Problem statement: Output, exactly and in full, the entries that appear below.

Records for the task:
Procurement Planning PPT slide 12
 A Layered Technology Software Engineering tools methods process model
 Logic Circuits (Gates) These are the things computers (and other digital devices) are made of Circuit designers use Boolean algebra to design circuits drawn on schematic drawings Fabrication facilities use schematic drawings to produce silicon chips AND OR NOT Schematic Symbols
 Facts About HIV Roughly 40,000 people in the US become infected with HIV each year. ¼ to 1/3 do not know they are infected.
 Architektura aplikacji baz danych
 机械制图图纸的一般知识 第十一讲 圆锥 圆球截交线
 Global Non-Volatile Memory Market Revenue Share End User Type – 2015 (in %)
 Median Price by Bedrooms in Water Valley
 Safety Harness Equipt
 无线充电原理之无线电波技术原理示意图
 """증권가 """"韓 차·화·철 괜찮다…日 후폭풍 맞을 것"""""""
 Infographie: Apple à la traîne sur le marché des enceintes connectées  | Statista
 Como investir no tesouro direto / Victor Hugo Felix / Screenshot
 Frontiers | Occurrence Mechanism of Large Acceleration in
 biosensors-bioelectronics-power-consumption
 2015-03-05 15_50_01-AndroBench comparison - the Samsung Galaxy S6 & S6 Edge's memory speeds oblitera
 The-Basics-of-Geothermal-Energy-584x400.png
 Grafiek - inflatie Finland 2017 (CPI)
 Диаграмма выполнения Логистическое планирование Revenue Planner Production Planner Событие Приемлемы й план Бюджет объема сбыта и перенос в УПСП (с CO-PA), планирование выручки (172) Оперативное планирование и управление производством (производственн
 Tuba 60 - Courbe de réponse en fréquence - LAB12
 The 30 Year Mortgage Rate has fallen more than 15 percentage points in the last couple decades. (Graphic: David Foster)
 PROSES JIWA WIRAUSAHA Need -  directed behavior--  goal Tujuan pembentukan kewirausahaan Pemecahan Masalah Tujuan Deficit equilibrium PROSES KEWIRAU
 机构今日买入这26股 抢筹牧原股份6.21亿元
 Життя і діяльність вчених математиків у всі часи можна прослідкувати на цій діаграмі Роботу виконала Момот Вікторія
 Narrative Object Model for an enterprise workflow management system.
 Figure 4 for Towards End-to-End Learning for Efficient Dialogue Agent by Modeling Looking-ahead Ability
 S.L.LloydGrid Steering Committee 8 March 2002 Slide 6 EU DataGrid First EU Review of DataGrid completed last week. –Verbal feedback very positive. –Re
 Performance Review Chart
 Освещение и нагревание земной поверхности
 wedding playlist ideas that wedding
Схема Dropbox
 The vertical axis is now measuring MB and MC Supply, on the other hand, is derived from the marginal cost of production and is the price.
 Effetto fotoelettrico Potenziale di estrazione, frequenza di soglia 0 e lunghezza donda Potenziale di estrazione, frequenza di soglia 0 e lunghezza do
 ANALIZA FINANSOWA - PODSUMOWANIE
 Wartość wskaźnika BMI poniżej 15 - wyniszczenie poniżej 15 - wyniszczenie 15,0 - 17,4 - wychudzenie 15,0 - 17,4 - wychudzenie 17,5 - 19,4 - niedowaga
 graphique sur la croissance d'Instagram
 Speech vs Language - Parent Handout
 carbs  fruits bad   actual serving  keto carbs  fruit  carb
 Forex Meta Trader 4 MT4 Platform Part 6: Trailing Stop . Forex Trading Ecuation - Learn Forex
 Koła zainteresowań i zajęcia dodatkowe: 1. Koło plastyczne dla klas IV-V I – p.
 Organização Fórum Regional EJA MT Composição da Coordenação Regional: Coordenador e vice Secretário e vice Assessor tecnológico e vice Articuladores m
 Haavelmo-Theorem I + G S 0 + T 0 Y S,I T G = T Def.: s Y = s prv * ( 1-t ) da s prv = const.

Worked solution:
Procurement Planning PPT slide 12
 A Layered Technology Software Engineering tools methods process model
 Logic Circuits (Gates) These are the things computers (and other digital devices) are made of Circuit designers use Boolean algebra to design circuits drawn on schematic drawings Fabrication facilities use schematic drawings to produce silicon chips AND OR NOT Schematic Symbols
 Facts About HIV Roughly 40,000 people in the US become infected with HIV each year. ¼ to 1/3 do not know they are infected.
 Architektura aplikacji baz danych
 机械制图图纸的一般知识 第十一讲 圆锥 圆球截交线
 Global Non-Volatile Memory Market Revenue Share End User Type – 2015 (in %)
 Median Price by Bedrooms in Water Valley
 Safety Harness Equipt
 无线充电原理之无线电波技术原理示意图
 """증권가 """"韓 차·화·철 괜찮다…日 후폭풍 맞을 것"""""""
 Infographie: Apple à la traîne sur le marché des enceintes connectées  | Statista
 Como investir no tesouro direto / Victor Hugo Felix / Screenshot
 Frontiers | Occurrence Mechanism of Large Acceleration in
 biosensors-bioelectronics-power-consumption
 2015-03-05 15_50_01-AndroBench comparison - the Samsung Galaxy S6 & S6 Edge's memory speeds oblitera
 The-Basics-of-Geothermal-Energy-584x400.png
 Grafiek - inflatie Finland 2017 (CPI)
 Диаграмма выполнения Логистическое планирование Revenue Planner Production Planner Событие Приемлемы й план Бюджет объема сбыта и перенос в УПСП (с CO-PA), планирование выручки (172) Оперативное планирование и управление производством (производственн
 Tuba 60 - Courbe de réponse en fréquence - LAB12
 The 30 Year Mortgage Rate has fallen more than 15 percentage points in the last couple decades. (Graphic: David Foster)
 PROSES JIWA WIRAUSAHA Need -  directed behavior--  goal Tujuan pembentukan kewirausahaan Pemecahan Masalah Tujuan Deficit equilibrium PROSES KEWIRAU
 机构今日买入这26股 抢筹牧原股份6.21亿元
 Життя і діяльність вчених математиків у всі часи можна прослідкувати на цій діаграмі Роботу виконала Момот Вікторія
 Narrative Object Model for an enterprise workflow management system.
 Figure 4 for Towards End-to-End Learning for Efficient Dialogue Agent by Modeling Looking-ahead Ability
 S.L.LloydGrid Steering Committee 8 March 2002 Slide 6 EU DataGrid First EU Review of DataGrid completed last week. –Verbal feedback very positive. –Re
 Performance Review Chart
 Освещение и нагревание земной поверхности
 wedding playlist ideas that wedding
Схема Dropbox
 The vertical axis is now measuring MB and MC Supply, on the other hand, is derived from the marginal cost of production and is the price.
 Effetto fotoelettrico Potenziale di estrazione, frequenza di soglia 0 e lunghezza donda Potenziale di estrazione, frequenza di soglia 0 e lunghezza do
 ANALIZA FINANSOWA - PODSUMOWANIE
 Wartość wskaźnika BMI poniżej 15 - wyniszczenie poniżej 15 - wyniszczenie 15,0 - 17,4 - wychudzenie 15,0 - 17,4 - wychudzenie 17,5 - 19,4 - niedowaga
 graphique sur la croissance d'Instagram
 Speech vs Language - Parent Handout
 carbs  fruits bad   actual serving  keto carbs  fruit  carb
 Forex Meta Trader 4 MT4 Platform Part 6: Trailing Stop . Forex Trading Ecuation - Learn Forex
 Koła zainteresowań i zajęcia dodatkowe: 1. Koło plastyczne dla klas IV-V I – p.
 Organização Fórum Regional EJA MT Composição da Coordenação Regional: Coordenador e vice Secretário e vice Assessor tecnológico e vice Articuladores m
 Haavelmo-Theorem I + G S 0 + T 0 Y S,I T G = T Def.: s Y = s prv * ( 1-t ) da s prv = const.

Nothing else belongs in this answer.